On how President Obama's strategy differs from President Bush's strategy in dealing with Iran's nuclear aims
"I think the Bush administration finally started to think through what it wanted to do. And in the last year, it wasn't too bad — but in a sense, it was too little, too late. Obama came roaring in, willing to do all kinds of things. And I think from Iran's point of view, it may be too late. And they're so close to having this nuclear weapons capability, feeling that the punishment so far for moving in those directions is so manageable — it's not been slight, but it's been manageable — I think they want to go further and try to go as far as they can and they're not in the mood for negotiations. The regime [believes] moving in this direction helps them domestically. For Obama, it was unfortunately maybe a little late, so he now has the unpleasant job of ratcheting up the pressure while avoiding war."

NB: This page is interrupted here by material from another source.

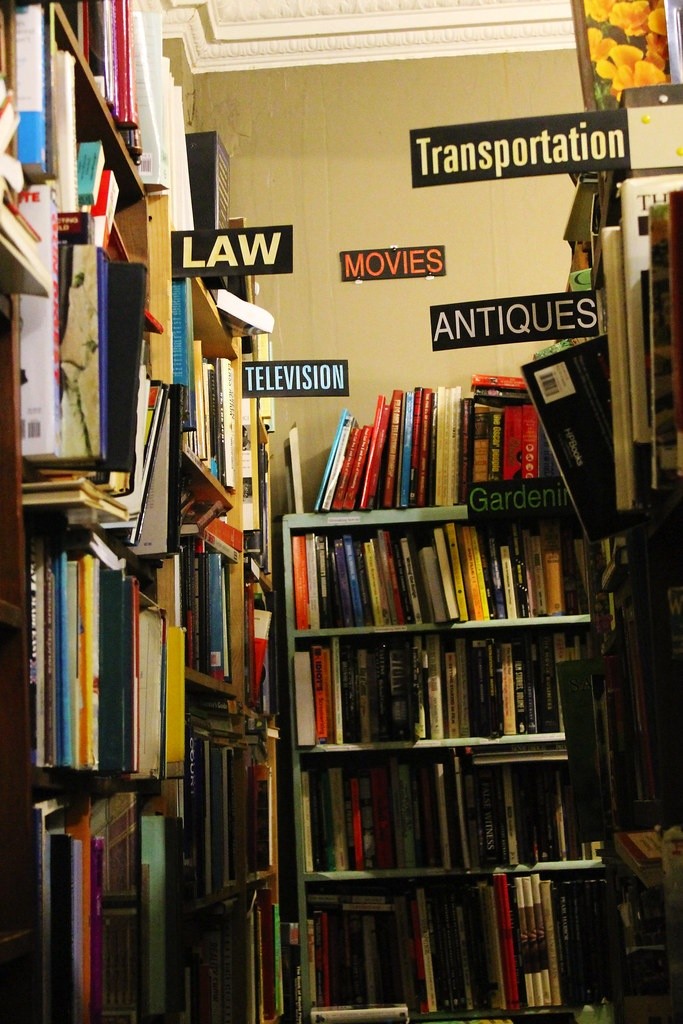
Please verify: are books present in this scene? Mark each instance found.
[284,369,614,1024]
[519,35,683,1022]
[2,0,285,1024]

On the odds of a nuclear attack happening in Albright's lifetime
"I think the chance of it is low, but it's not low enough. And if you think of the Chernobyl accident in 1986, which spread radiation all over Europe and Russia, [you realize] these low-probability events can happen, and if it's a nuclear weapon it's devastating. It can kill tens of thousands or hundreds of thousands of people. I don't feel very confident that it's not going to happen. ... I think we have to do everything we can to reduce the number of countries with nuclear weapons, and to actually work towards getting rid of all nuclear weapons."
On the odds of al-Qaida getting a nuclear weapon
"I think al-Qaida is going to work very hard to try to get one. And the more countries that get nuclear weapons — or the more countries working to get nuclear weapons — then al-Qaida's chances improve. They need the nuclear explosive material, and they're going to have to get it, and that's not easy. They're also going to learn how to make a nuclear weapon, at least a crude one that would work for them."